Material provided >>
---*---

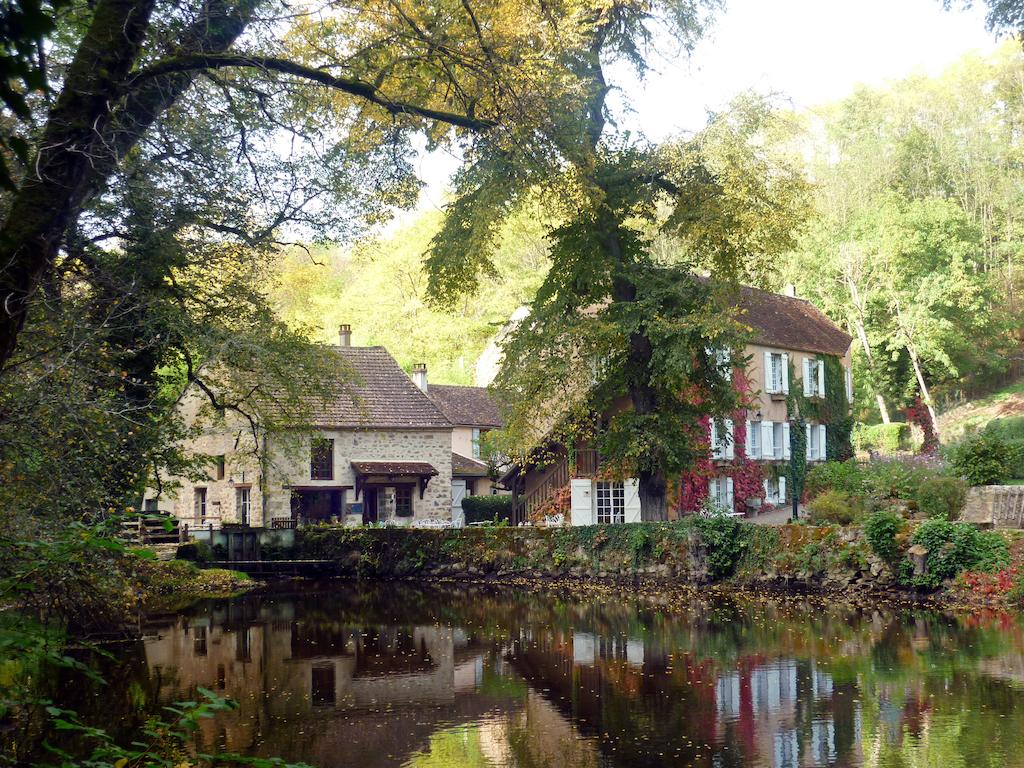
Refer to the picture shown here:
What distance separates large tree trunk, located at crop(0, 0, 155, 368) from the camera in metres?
5.45

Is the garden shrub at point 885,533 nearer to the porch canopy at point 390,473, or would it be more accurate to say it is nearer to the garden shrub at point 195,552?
the porch canopy at point 390,473

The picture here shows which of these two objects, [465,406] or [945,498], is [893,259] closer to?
[465,406]

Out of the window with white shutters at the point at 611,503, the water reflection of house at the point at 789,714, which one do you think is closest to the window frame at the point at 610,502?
the window with white shutters at the point at 611,503

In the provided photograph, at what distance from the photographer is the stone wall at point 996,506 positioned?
68.2 ft

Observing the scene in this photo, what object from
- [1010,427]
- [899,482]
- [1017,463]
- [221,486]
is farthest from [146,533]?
[1010,427]

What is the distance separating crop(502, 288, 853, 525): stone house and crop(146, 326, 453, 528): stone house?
4.70 m

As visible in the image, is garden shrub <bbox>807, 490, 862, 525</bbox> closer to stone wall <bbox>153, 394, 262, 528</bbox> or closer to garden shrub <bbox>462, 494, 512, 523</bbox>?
garden shrub <bbox>462, 494, 512, 523</bbox>


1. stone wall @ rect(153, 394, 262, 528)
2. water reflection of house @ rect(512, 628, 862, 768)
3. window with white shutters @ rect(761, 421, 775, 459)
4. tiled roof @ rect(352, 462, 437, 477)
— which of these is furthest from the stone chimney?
water reflection of house @ rect(512, 628, 862, 768)

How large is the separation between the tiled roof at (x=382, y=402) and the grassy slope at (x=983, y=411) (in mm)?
21921

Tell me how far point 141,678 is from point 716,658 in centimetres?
796

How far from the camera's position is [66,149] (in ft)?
19.2

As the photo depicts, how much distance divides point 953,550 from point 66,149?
60.5 feet

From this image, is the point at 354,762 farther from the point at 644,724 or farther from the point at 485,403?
the point at 485,403

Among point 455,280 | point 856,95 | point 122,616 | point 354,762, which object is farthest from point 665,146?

---*---

Exercise goal >> Render the lines of the records above, from the line containing "From this image, is" through the end of the records, as a JSON list of strings with one string per line and blank lines omitted.

Problem solution >>
[
  "From this image, is the point at 354,762 farther from the point at 644,724 or farther from the point at 485,403?",
  "the point at 485,403",
  "Among point 455,280 | point 856,95 | point 122,616 | point 354,762, which object is farthest from point 665,146?"
]